Friday, August 10, 2012

Death Scenes (And my love hate relationship with them)

Since I'm back from the lovely writing workshop I suppose I'd better blog about what I've learned I'm good at. You know, my greatest strengths in writing. I have a lot of weaknesses too but there are a few things that just flow more easily onto the page when I type.

One of those things is death scenes.

Ah, death scenes. How I both love and despise you. What is it about you that makes me such a time bomb of emotional instability?

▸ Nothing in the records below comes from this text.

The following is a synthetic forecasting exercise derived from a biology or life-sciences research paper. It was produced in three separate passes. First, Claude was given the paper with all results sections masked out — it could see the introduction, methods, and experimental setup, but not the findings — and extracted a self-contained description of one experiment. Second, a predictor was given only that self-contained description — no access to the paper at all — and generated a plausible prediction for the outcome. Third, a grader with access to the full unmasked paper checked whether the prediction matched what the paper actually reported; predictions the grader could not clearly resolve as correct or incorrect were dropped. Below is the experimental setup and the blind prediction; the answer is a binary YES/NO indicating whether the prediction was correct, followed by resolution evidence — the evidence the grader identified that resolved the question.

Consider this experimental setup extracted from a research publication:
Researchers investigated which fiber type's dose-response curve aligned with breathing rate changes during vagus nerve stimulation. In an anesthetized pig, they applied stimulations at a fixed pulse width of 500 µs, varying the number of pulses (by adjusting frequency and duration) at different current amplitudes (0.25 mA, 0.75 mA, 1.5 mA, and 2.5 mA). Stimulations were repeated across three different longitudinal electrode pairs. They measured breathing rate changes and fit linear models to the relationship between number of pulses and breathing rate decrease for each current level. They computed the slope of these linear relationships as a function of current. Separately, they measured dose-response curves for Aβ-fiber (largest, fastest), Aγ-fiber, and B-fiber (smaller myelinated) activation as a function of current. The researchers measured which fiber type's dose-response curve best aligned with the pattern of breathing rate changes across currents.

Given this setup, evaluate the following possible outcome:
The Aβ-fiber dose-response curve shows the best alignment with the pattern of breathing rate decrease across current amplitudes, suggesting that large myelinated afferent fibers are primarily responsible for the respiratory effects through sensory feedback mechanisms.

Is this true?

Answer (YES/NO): NO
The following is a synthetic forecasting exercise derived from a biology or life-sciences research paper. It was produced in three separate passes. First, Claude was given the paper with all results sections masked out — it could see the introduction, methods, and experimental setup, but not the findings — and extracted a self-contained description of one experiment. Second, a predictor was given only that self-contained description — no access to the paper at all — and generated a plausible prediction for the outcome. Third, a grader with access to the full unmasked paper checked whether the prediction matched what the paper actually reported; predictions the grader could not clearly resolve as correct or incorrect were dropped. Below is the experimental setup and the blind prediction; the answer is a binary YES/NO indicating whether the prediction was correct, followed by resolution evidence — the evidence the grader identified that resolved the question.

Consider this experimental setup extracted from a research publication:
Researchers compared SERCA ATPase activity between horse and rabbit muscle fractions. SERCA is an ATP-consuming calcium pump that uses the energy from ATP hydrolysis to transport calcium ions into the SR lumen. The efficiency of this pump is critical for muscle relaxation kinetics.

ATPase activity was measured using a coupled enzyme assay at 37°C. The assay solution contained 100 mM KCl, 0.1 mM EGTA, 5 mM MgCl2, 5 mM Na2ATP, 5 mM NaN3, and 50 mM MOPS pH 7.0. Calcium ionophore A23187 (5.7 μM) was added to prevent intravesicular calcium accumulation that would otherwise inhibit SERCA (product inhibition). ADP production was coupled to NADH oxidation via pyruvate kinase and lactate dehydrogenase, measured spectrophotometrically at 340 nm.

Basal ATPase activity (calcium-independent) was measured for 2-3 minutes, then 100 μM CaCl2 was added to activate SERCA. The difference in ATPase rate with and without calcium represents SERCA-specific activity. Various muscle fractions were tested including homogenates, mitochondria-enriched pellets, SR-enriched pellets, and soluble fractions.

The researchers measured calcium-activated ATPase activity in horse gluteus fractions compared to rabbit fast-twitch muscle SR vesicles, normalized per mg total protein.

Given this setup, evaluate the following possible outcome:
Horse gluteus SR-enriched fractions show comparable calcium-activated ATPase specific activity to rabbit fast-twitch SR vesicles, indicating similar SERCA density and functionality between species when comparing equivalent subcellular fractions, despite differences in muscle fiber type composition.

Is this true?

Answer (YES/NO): NO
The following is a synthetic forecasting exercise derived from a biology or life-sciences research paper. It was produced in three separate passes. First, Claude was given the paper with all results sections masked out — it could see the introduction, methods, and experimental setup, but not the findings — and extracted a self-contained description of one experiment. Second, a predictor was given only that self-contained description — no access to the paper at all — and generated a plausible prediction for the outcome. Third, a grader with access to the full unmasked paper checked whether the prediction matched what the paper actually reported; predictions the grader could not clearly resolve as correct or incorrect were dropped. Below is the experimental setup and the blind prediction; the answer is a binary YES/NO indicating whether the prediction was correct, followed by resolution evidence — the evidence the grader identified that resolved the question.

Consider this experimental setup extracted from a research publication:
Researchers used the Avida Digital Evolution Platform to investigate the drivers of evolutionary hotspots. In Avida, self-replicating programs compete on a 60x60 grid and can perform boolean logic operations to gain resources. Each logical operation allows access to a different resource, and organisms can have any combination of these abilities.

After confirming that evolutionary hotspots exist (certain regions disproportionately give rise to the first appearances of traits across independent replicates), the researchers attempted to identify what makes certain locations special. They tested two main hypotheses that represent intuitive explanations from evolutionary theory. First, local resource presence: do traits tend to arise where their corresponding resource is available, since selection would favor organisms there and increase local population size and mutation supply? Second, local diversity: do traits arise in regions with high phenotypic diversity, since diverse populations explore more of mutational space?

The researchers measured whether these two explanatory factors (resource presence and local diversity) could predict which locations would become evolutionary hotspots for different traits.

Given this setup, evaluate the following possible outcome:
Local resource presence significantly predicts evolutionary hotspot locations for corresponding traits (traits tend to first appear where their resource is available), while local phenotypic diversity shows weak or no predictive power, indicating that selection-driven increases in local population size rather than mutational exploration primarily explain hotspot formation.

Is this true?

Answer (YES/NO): NO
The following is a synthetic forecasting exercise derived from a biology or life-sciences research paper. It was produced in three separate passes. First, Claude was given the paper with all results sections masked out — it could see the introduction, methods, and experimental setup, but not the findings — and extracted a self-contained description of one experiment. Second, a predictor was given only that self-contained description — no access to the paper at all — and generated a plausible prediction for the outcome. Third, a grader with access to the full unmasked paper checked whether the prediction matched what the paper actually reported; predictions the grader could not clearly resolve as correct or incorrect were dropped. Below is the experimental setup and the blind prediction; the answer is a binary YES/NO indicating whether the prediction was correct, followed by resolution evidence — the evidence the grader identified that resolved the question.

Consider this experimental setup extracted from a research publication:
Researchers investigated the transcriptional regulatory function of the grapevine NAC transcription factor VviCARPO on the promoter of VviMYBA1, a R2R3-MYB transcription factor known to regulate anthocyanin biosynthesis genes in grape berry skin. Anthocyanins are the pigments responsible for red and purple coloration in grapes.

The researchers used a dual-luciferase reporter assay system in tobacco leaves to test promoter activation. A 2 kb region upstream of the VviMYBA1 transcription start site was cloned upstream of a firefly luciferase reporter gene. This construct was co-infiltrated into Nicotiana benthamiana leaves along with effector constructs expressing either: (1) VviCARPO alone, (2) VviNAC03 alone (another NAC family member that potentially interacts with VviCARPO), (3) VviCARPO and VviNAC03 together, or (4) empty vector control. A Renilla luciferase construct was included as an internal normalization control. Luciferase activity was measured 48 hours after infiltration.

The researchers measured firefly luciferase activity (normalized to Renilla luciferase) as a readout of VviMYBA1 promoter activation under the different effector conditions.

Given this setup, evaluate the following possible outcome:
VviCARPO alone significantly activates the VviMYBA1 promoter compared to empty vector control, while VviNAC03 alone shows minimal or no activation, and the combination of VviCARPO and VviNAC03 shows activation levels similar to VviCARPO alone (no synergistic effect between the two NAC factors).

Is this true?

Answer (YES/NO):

Well it's the reader and writer at war inside me of course. The reader in me is screaming, "HOW COULD YOU?! YOU ARE A TERRIBLE HUMAN BEING AND YOU DON'T DESERVE TO LIVE!" But the writer is saying, "Good, good! Make your readers cry! Squeeze every drop of depressing you possibly can out of these words. Dance puppets, dance!"

This is all going on at the same time while I write death scenes. I can't help but feel both self hatred and joy when I write because I am good at death scenes. I don't know what that says about me as a person but I'm good at making people cry.

So this year at the workshop I decided to try an experiment. I met a friend while I was there who was very empathetic and easily prone to tears. She cried at everything... well not everything... but she got easily invested in characters so when it came time for them to die she was sobbing. It was a kind of empathy that I really admired in her (Being a cold, heartless, cynic myself)

So I decided to try an experiment. I had written a death scene for my current project that was undoubtedly the saddest thing I ever wrote. It was so brutal I was crying when I wrote it and I don't really cry at books. So I wanted to take this scene that my friend had no prior emotional investment in and see if she would cry.

She did. Hard. And she screamed at me. Even though she didn't know this character. And I couldn't stop smiling because, well, SUCCESS!

Now, that's just my empathetic friend but imagine if she had been with these characters for four books. The reaction would be much more intense.

It's interesting that this is my talent because I've never witnessed death. The people I've known who have died I haven't been particularly close to. I don't know what it's like to feel that empty and can't right from experience. I just create it in my head somehow. I imagine the feeling. According to people who have read my stuff I'm pretty close.

Death scenes are also difficult for me to write in an emotional sense because I always seem to kill off my favorite characters. In fact in my top ten characters for my book every single one of them dies, almost dies or is psychologically tortured. Or sometimes more than one of these. It's just because I love them that much I guess.

What are your strengths in writing? What scenes come the easiest to you?

-Authoress Anonymous

1 comment:

  1. I like that you actually asked a question at the end, so I'm going to answer it regardless of how retortical it is, and I'm sorry for the misspellings, but I would have to say epic speeches, I don't know why but every time I try thinking of dialoge and scenes, my mind jumps to talks about human nature, and what it means to truly be human, and the possablities that the French, American, and Russian Revolutions had, and it just comes out as these long winded speeches, that aren't always my own views, sometimes their just thoughts that I thought where interesting. Also I have a character I would like you to look at, if you don't mind, I don't really have any stories written with her, but that's because I'm lazy and have just started writing, and granted she isn't even fully devloped yet, but I would still like to know your thoughts on what I have so far.